Enfin, nous tenterons de mettre en exergue quelques-uns des outils, des moyens ou des méthodes au service de ces politiques du français et après la problématique, après la stratégie, viendra le moment de la technique, mais au sens grec du terme tèknè. Pour quelqu’un qui est convaincu que la diplomatie culturelle est un art d’exécution, il faudra conclure que ce sera le moment important dans cet atelier ; et parmi les vecteurs de diffusion, nous avons choisi de mettre en valeur, de nous focaliser sur trois vecteurs : les partenariats avec les grandes organisations et notamment les grandes organisations internationales ; les nouvelles technologies au service du français ; enfin le rôle de nos établissements scolaires dans la formation au français des élites locales, car nos établissements ont évidemment aussi un rôle à jouer dans ce domaine. Nul n’était plus qualifiée que Michèle Gendreau-Massaloux, rectrice de l’Agence universitaire de la francophonie et à ce titre responsable d’un des principaux « opérateurs » de la langue française dans le monde pour animer nos débats, et je la remercie d’avoir bien voulu cautionner notre initiative de son autorité et de son prestige.

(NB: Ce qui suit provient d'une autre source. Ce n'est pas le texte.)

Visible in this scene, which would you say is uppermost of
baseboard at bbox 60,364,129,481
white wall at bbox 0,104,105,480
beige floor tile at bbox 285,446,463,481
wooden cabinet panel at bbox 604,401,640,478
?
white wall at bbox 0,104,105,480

Un dernier mot rapide sur l’esprit dans lequel nous entendons conduire cette action. De même que la fonction de directeur du Français qui m’a été confiée est à prendre par antiphrase, bien entendu (le français ne se dirige pas, tout au plus peut-on chercher à se laisser diriger par lui), de même le titre de cet atelier, « La bataille pour le français », est à prendre au second degré ; c’est un clin d’oeil au vocabulaire de la guerre, une allusion à une situation historique pour le français. On a un peu le sentiment qu’après un moment de triomphalisme, de triomphalisme francophone, après un moment de doute aussi c’est ce que François Mitterrand appelait « la complainte du français perdu » , vient un moment plus serein, mais aussi peut-être plus agressif au sens anglo-saxon du terme, c’est-à-dire plus offensif (parlons français !). Plus offensif et plus positif aussi, car cette bataille que nous entendons mener, ce n’est évidemment pas une bataille contre l’anglais, vous l’avez compris, mais une bataille pour le français. Et si guerre il doit y avoir, elle sera évidemment fraîche et joyeuse, tant nous croyons au bel avenir du français dans le monde.